* [EXTRACTED INFORMATION]:

---------------

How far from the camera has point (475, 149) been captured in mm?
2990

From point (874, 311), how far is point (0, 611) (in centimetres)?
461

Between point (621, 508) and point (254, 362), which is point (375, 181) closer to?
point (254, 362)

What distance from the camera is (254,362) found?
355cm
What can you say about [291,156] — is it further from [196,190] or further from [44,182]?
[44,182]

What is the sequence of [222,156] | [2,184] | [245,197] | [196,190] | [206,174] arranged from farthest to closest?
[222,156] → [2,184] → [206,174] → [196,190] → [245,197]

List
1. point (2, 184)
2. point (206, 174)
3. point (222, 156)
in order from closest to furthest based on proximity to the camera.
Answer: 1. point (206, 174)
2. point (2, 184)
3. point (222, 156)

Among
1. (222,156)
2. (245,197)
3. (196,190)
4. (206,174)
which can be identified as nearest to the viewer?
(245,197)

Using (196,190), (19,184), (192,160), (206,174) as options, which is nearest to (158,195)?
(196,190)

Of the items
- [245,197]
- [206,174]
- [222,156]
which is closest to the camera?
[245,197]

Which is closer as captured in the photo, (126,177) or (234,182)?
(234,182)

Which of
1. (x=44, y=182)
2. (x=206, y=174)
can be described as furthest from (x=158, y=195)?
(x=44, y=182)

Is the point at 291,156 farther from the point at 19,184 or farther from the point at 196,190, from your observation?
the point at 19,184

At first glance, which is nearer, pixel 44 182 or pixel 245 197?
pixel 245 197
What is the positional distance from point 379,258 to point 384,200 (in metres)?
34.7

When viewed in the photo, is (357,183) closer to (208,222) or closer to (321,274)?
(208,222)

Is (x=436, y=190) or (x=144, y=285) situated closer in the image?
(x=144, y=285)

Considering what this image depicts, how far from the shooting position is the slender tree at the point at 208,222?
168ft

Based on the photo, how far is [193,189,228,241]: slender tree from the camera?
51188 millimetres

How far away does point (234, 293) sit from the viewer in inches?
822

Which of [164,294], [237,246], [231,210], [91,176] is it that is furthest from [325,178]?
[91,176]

---------------

* [DIRECTION]:
Give back, unchanged, the entries from the line holding "Based on the" through the end of the entries, both ends included.

* [IN RESPONSE]:
Based on the photo, how far is [193,189,228,241]: slender tree from the camera?
51188 millimetres

How far away does point (234, 293) sit from the viewer in inches?
822

Which of [164,294], [237,246], [231,210], [91,176] is it that is furthest from [325,178]?
[91,176]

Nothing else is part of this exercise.